• _EXTRAIT CHOISI_:
● ● ● ● ●

L'observation attentive de la nature conduit donc dans trois directions différentes : à l'interprétation purement pragmatique et efficace, lorsqu'il s'agit d'affaires de navigation ; à l'interprétation finaliste, où les signes confirment les croyances et espoirs qu'on a, pour toute autre matière ; enfin à ce refus de l'interprétation qu'est l'admiration intransitive, la soumission absolue à la beauté, où l'on aime un arbre parce qu'il est beau, parce qu'il est, non parce qu'on pourrait s'en servir comme mât d'un bateau ou parce que sa présence promet des richesses. »

« L'attitude de Colon à l'égard des Indiens repose sur la perception qu'il en a. On pourrait en distinguer deux composantes, qu'on retrouvera au siècle suivant et, pratiquement, jusqu'à nos jours chez tout colonisateur dans son rapport au colonisé ; ces deux attitudes, on les avait déjà observées en germe dans le rapport de Colon à la langue de l'autre. Ou bien il pense les Indiens (sans pour autant se servir de ces termes) comme des êtres humains à part entière, ayant les mêmes droits que lui ; mais alors il les voit non seulement égaux mais aussi identiques, et ce comportement aboutit à l'assimilationnisme, à la projection de ses propres valeurs sur les autres. Ou bien il part de la différence ; mais celle-ci est immédiatement traduite en termes de supériorité et d'infériorité (dans son cas, évidemment, ce sont les Indiens qui sont inférieurs) : on refuse l'existence d'une substance humaine réellement autre, qui puisse ne pas être un simple état imparfait de soi. Ces deux figures élémentaires de l'expérience de l'altérité reposent toutes deux sur l'égocentrisme, sur l'identification de ses valeurs propres avec les valeurs en général, de son je avec l'univers ; sur la conviction que le monde est un. »

● ● ● ● ●

• _OBJET DE LA TÂCHE_: Poursuivez l'extrait sur le regard porté par Colon sur les Indiens à partir de sa dernière phrase. Le matériau qui suit est indépendant de l'extrait ci-dessus.

• _DONNÉES ENREGISTRÉES_:

● ● ● ● ●

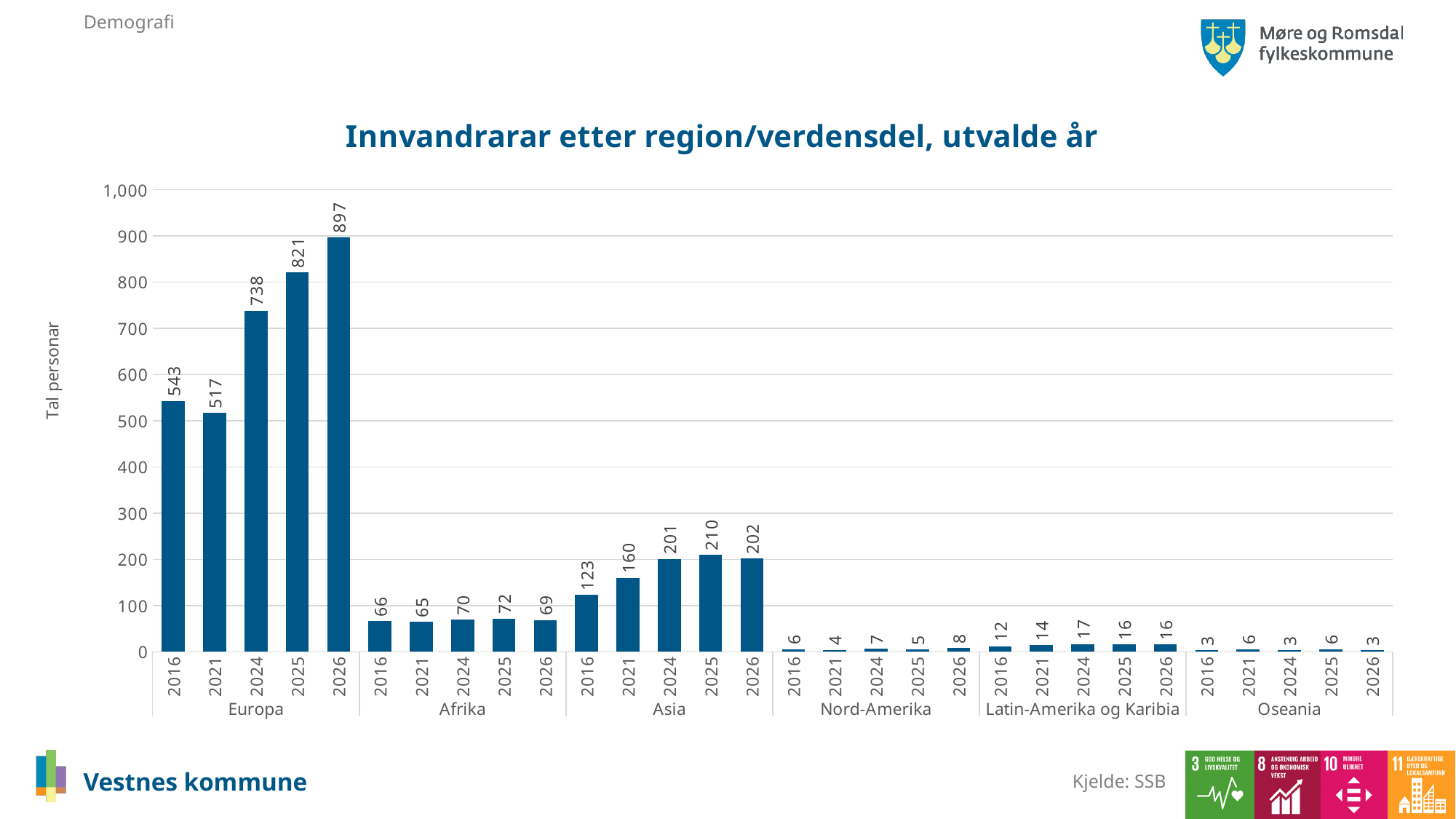
How many regions are shown on the x axis? 6 What is the title of the chart? Innvandrarar etter region/verdensdel, utvalde år What is the difference between the Europa values for 2026 and 2016? 354 What is the value for Nord-Amerika in 2024? 7 What kind of chart is shown on the slide? Bar chart Which region has the highest bar on the chart? Europa What is the value for Asia in 2021? 160 Which year has the lowest value for Europa? 2021 Is the value for Europa in 2024 greater or less than 700? greater What is the value for Afrika in 2025? 72 Which is larger: Asia in 2025 or Asia in 2026? Asia in 2025 What is the value for Europa in 2026? 897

● ● ● ● ●

• _RÉSULTAT_:
« C'est ainsi que par des glissements progressifs, Colon passera de l'assimilationnisme, qui impliquait une égalité de principe, à l'idéologie esclavagiste, et donc à l'affirmation de l'infériorité des Indiens. »

(Et Colon organisa effectivement une traite des Indiens, d’abord vus comme « bons sauvages », avec l’Espagne.)
« L'année 1492 symbolise déjà, dans l'histoire d'Espagne, ce double mouvement : en cette même année le pays répudie son Autre intérieur en remportant la victoire sur les Maures dans l'ultime bataille de Grenade et en forçant les juifs à quitter son territoire ; et il découvre l'Autre extérieur, toute cette Amérique qui deviendra latine. »

II Conquérir :
C’est celle du Mexique par Cortés, malgré un rapport numérique très déséquilibré des troupes. Todorov rappelle que les Aztèques étaient eux-mêmes de cruels conquérants, installés depuis relativement peu de temps.
Les Aztèques interprétaient les signes (prophéties des prêtres-devins) d’un monde surdéterminé dans une société fortement hiérarchisée, régie par l’ordre, avec « prééminence du social sur l'individuel ».
« Pris ensemble, ces récits, issus de populations fort éloignées les unes des autres, frappent par leur uniformité : l'arrivée des Espagnols est toujours précédée de présages, leur victoire est toujours annoncée comme certaine. »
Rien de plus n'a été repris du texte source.